In ordine al secondo motivo, il collegio osserva che è bensì vero che i f B (A e C) sono stati assolti dalla imputazione di associazione mafiosa con sentenza del Tribunale di Nola del 29.3.2002, ma in questa si dava nondimeno atto dei loro “rapporti con noti esponenti della criminalità”, ed erano definiti “uomini disonesti e privi di scrupoli”;
e, tenuto conto degli indirizzi giurisprudenziali richiamati in premessa, deve ritenersi corretto il provvedimento prefettizio laddove ha considerato rilevante nella ricostruzione del quadro indiziario la contiguità con esponenti della criminalità segnalata nella sentenza sopracitata.

Sul terzo motivo il collegio osserva che la circostanza, secondo cui il Clan Misso –al quale sarebbe stato affiliato un soggetto con il quale il consigliere regionale avrebbe avuto rapporti finanziari- risultasse estinto già negli anni 2005-2006 (come riconosciuto dalla decisione del GUP di Napoli 2009/2009 e dalle relazioni del Ministero dell’Interno al Parlamento sull’operato della DIA relative al secondo semestre 2008 e al primo semestre 2009), non esclude che l’Autorità prefettizia, chiamata ad adottare la misura interdittiva, potesse dare rilievo a episodi di contiguità con tale associazione criminale, anche se attualmente non più operante sul territorio, e che potesse trarre da detti episodi, anche se risalenti nel tempo, il convincimento di una propensione ai contatti con ambienti della criminalità.

Va in ogni caso rilevato che l’impostazione difensiva dell’appellante Istituto pretende di attribuire un valore decisivo, nel presente giudizio, alla prova della avvenuta estinzione del Clan Misso, quando invece il riferimento ad esso costituisce uno dei tanti elementi indiziari sui quali si fonda la interdittiva prefettizia.
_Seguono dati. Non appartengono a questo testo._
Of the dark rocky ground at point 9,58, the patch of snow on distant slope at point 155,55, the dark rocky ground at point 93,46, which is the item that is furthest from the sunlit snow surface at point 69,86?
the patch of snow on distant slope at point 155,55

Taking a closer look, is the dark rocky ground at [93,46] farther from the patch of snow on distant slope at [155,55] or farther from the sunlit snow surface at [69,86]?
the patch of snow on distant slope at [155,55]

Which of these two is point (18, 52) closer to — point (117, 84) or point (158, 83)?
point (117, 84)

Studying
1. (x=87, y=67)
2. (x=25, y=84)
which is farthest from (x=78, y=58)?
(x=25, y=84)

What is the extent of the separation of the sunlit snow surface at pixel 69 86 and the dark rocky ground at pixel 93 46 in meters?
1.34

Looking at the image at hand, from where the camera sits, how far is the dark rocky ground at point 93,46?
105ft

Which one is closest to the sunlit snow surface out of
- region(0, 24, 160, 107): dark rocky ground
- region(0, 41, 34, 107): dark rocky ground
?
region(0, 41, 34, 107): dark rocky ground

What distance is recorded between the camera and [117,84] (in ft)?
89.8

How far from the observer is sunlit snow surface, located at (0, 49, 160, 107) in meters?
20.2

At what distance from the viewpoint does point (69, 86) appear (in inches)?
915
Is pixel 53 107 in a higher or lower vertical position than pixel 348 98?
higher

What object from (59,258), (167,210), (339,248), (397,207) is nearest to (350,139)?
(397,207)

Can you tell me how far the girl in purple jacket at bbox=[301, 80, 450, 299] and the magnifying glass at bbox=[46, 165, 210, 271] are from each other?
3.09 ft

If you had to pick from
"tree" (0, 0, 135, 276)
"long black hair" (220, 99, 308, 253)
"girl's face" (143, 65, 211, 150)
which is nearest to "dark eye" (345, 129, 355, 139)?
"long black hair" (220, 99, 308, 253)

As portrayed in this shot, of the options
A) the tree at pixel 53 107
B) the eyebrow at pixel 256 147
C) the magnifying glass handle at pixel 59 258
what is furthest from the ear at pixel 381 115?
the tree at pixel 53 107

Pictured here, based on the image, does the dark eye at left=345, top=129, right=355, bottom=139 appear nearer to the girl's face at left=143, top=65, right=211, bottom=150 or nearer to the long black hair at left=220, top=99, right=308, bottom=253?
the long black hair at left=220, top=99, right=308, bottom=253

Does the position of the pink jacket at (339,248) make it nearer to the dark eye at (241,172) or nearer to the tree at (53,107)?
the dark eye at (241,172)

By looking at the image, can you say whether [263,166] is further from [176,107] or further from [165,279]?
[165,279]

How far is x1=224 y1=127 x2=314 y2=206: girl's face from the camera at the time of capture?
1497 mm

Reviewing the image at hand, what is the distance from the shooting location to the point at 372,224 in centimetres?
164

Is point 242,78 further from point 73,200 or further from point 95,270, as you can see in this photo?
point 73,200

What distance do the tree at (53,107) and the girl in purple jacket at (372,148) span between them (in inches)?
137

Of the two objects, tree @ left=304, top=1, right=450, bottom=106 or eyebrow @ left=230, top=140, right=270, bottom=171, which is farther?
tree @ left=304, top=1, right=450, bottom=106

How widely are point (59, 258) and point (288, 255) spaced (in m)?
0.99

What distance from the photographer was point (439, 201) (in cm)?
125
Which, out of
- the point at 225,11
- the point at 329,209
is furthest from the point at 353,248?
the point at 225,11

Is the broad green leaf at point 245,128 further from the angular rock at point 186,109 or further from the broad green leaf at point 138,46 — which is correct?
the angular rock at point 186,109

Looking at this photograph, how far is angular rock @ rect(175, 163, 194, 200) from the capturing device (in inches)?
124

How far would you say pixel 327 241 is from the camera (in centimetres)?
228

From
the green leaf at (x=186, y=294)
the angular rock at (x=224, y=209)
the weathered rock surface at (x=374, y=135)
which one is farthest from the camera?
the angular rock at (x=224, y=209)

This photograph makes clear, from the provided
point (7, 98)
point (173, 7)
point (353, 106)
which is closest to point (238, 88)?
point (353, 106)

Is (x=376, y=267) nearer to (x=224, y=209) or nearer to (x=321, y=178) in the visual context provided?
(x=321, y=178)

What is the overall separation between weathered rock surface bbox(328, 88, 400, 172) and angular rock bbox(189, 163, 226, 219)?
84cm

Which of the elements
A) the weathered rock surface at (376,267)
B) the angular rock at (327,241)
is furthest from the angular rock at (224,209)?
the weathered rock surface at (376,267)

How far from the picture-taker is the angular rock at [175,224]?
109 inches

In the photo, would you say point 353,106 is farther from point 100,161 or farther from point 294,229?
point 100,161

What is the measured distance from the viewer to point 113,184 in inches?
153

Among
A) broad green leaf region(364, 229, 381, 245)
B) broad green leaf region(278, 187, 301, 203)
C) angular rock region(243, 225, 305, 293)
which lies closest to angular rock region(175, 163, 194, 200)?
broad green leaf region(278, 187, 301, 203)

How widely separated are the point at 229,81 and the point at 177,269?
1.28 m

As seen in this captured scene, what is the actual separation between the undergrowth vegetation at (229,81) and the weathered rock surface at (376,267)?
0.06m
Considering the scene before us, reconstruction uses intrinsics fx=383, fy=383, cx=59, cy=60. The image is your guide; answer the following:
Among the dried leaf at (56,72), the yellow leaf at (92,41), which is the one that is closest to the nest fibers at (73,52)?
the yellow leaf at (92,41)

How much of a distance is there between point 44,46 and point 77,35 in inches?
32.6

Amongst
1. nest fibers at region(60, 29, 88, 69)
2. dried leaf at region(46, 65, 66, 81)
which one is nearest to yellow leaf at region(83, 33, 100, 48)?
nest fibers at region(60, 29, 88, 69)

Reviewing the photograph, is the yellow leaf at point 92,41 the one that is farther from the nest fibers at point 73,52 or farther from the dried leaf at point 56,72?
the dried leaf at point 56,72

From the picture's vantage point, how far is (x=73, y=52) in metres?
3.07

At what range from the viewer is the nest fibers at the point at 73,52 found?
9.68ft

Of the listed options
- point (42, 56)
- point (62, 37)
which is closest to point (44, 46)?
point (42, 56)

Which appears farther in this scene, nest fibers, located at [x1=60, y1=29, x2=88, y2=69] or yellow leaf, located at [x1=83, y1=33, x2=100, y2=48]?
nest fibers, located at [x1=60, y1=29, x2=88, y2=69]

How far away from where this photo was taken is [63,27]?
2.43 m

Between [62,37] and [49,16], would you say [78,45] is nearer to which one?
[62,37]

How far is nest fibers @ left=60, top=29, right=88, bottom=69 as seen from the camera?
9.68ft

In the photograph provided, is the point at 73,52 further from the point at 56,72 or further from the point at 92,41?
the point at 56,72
Con l’ultimo motivo di gravame si sostiene che l’asserito condizionamento mafioso non potrebbe essere comprovato dalle vicende relative alla locazione degli immobili di Europa Immobiliare alla Regione Campania, che pure è stata considerata nella sentenza di primo grado come il “cuore” della interdittiva, trattandosi di vicenda priva di “matrice camorristica”, per la quale non è stata contestata l’aggravante dell’art.7 L. n.203/1991:

Ma anche questo ulteriore rilievo è privo di pregio.

Invero né la sentenza di primo grado, né tantomeno la interdittiva prefettizia hanno preteso di collocare la vicenda in un contesto di criminalità camorristica, avendo invece inteso con essa riportare alla attenzione i rapporti intercorsi tra i f B e un soggetto considerato in qualche modo collegato con ambienti della criminalità organizzata, rapporti che ritornavano di attualità a seguito dell’indagine avviata per l’episodio corruttivo concernente la locazione degli immobili alla Regione.

A tutto questo si deve aggiungere che i motivi di gravame sopra esaminati e le altre doglianze con le quali si imputa alla Autorità prefettizia di non aver tenuto conto di altre situazioni ed eventi che dimostrerebbero, in ultima analisi, la mancanza di condizionamenti da parte delle organizzazioni criminali, non scalfiscono minimamente il quadro indiziario che è emerso dalla poderosa istruttoria posta alla base della interdittiva, e che rende del tutto attendibili le conclusioni cui essa è pervenuta.

In conclusione,l’appello va respinto.

Sussistono giusti motivi per compensare le spese processuali del presente grado di giudizio tra le parti in causa, considerata anche l’assenza di attività difensiva da parte dell‘Amministrazione.